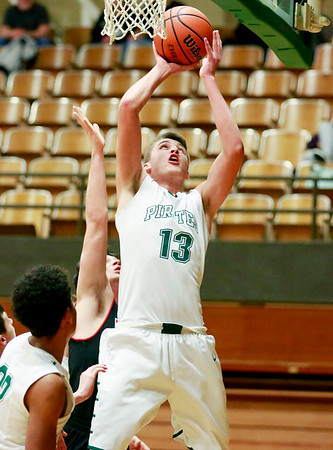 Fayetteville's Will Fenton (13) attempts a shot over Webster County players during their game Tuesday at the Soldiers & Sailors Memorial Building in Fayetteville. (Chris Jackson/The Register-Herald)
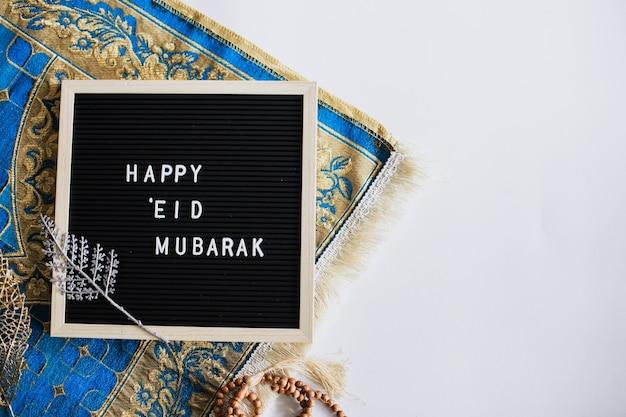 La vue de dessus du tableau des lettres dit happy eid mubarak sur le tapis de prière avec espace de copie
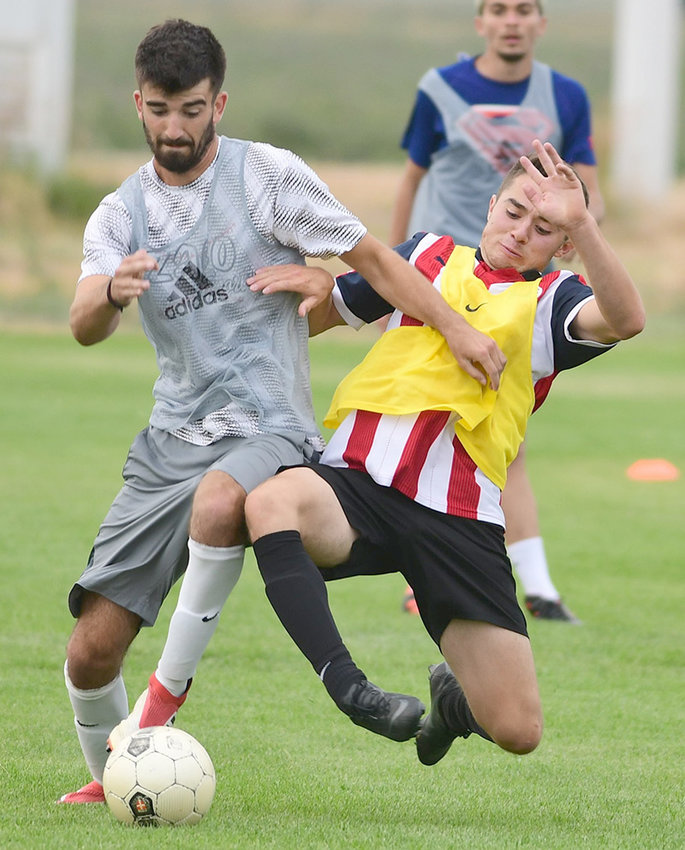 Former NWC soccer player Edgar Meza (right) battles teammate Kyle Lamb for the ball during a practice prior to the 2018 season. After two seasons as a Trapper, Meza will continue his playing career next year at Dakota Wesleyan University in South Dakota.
==
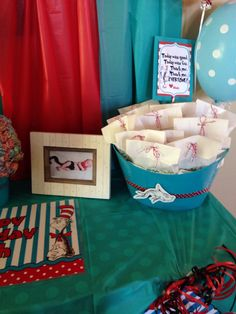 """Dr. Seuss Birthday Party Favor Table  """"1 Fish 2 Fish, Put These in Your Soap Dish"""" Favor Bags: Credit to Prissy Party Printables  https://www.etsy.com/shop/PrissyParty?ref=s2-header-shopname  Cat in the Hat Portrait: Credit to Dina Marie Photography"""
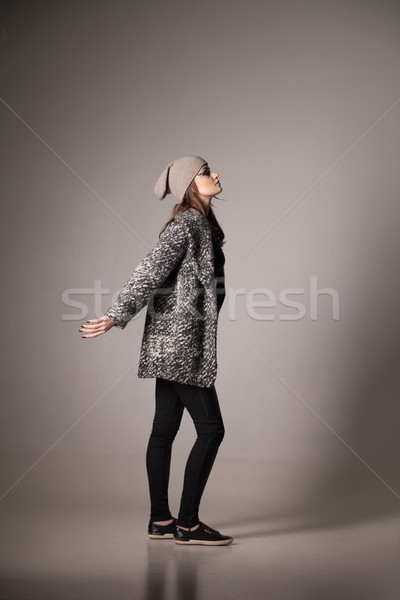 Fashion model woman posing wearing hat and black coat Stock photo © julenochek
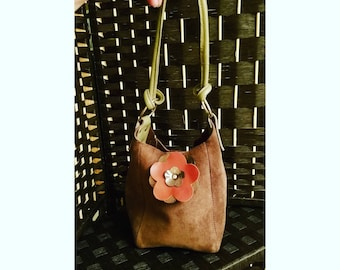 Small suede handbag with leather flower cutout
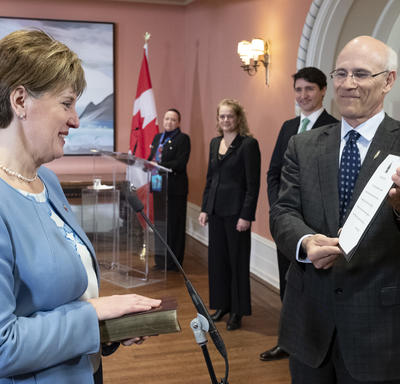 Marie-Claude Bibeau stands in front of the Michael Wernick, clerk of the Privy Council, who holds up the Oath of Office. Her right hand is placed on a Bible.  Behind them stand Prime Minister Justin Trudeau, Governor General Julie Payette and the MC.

Requirement
In the listing above, find the line containing "Small suede handbag" and the line containing "Marie-Claude Bibeau stands". Print those two lines and every line between them exactly, with no pictures.

Problem solution
 Small suede handbag with leather flower cutout
 Marie-Claude Bibeau stands in front of the Michael Wernick, clerk of the Privy Council, who holds up the Oath of Office. Her right hand is placed on a Bible.  Behind them stand Prime Minister Justin Trudeau, Governor General Julie Payette and the MC.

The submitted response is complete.